§ **Exercise goal**: Below are some records; reproduce every one of them exactly.

§ **Data provided**:
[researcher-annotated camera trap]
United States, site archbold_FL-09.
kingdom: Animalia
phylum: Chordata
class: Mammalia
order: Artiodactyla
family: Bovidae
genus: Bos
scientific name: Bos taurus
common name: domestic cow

§ **The answer**:
[researcher-annotated camera trap]
United States, site archbold_FL-09.
kingdom: Animalia
phylum: Chordata
class: Mammalia
order: Artiodactyla
family: Bovidae
genus: Bos
scientific name: Bos taurus
common name: domestic cow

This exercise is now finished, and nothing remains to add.